**GIVEN PROBLEM A:** Reproduce the rows word for word, everything from the line that contains "Are coffee tables" down to the line that contains "0 263 500 374", with both of those lines included.

**PAGE EXCERPT:**
Appadurai says we can somehow use this idea to avoid the worst excesses of CDS – which at present are designed to allow very rich people to pillage - rape too, of course, but mostly pillage. Like I said, I didn’t really understand this bit of his argument as well as I would like to – but I worry when anthropologists (or anyone else) tell me they have a solution to things. As much as I would like to believe it, that way disappointment lies, my friends.
As little as I understood this part of his argument, the bit I found most interesting was that he did not believe we can go back to a time when we did not have derivatives - they are far too useful. Since I can’t see how we can control them in ways that will stop very rich, very powerful and very greedy people using them against us – we have a bit of a problem.
This book is quite short – but it demands a close reading and, as I’ve been at pains to make clear, I’m not sure I’m smart enough to understand it. All the same, it is amazing watching someone do something like this. I might not be able to say if this guy is a genius or not, but god, he is mind-blowingly smart. The world would be a much better place if we could rely on those two things being the same thing.
I live near one of those communal spaces mentioned in chapter 7 and was wondering who would want to live on top of them and Prof Appadurai's book came to the rescue and answered my query. Positive value of self respect came out of negative value through community organizing. Overall a very breathtaking book though some parts take liberties and leaps and require one to imagine and fill the gaps. Perhaps that is how anthropology became theorized. The overall tone is optimistic and gives one a push toward further scholastic investigation. The general point that liquidity and derivatives need not be a socially negative force is clear.
It might have been an interesting book. But name dropping and turning in circles around the concepts make this book a pain in the rear. Maybe a rewrite would help.

**GIVEN PROBLEM B:** In the reviews above, what reason is given for Appadurai's view that we cannot go back to a time without derivatives?

**DATA RECORDS:**
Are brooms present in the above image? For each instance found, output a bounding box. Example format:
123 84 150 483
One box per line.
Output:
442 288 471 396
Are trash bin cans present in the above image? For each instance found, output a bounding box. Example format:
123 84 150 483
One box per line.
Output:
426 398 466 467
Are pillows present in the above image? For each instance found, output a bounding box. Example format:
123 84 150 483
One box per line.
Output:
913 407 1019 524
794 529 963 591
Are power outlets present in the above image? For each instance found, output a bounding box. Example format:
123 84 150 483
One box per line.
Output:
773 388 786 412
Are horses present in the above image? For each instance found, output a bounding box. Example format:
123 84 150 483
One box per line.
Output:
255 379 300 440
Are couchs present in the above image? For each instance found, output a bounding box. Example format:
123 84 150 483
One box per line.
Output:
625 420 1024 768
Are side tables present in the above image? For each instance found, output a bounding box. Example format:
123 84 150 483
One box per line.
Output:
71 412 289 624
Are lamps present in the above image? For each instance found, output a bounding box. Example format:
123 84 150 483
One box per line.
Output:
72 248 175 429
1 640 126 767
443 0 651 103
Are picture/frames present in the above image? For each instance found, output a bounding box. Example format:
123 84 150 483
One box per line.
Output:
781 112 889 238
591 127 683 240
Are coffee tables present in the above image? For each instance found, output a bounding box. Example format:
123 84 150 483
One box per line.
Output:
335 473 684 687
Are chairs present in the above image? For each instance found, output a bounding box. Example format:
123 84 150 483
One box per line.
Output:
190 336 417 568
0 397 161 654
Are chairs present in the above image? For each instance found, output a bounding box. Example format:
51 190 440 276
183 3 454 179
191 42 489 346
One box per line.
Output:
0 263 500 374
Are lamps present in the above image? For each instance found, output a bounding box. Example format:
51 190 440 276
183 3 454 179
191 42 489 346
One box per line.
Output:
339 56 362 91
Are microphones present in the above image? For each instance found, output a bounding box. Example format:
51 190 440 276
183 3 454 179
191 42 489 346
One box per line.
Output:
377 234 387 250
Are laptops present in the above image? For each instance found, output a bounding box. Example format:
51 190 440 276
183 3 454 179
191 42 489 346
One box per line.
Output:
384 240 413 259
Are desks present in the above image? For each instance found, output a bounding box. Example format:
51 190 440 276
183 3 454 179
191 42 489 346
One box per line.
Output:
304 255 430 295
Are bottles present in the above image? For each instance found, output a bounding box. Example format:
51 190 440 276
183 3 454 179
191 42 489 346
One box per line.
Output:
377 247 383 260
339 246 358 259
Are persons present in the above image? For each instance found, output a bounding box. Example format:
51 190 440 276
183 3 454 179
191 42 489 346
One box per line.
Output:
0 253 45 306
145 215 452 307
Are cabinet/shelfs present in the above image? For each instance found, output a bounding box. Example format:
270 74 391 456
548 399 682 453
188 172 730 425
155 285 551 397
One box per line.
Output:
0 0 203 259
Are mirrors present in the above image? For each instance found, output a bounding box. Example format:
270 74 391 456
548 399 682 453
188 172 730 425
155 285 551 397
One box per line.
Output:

**WORKED ANSWER A:**
Are coffee tables present in the above image? For each instance found, output a bounding box. Example format:
123 84 150 483
One box per line.
Output:
335 473 684 687
Are chairs present in the above image? For each instance found, output a bounding box. Example format:
123 84 150 483
One box per line.
Output:
190 336 417 568
0 397 161 654
Are chairs present in the above image? For each instance found, output a bounding box. Example format:
51 190 440 276
183 3 454 179
191 42 489 346
One box per line.
Output:
0 263 500 374

**WORKED ANSWER B:** Derivatives are far too useful.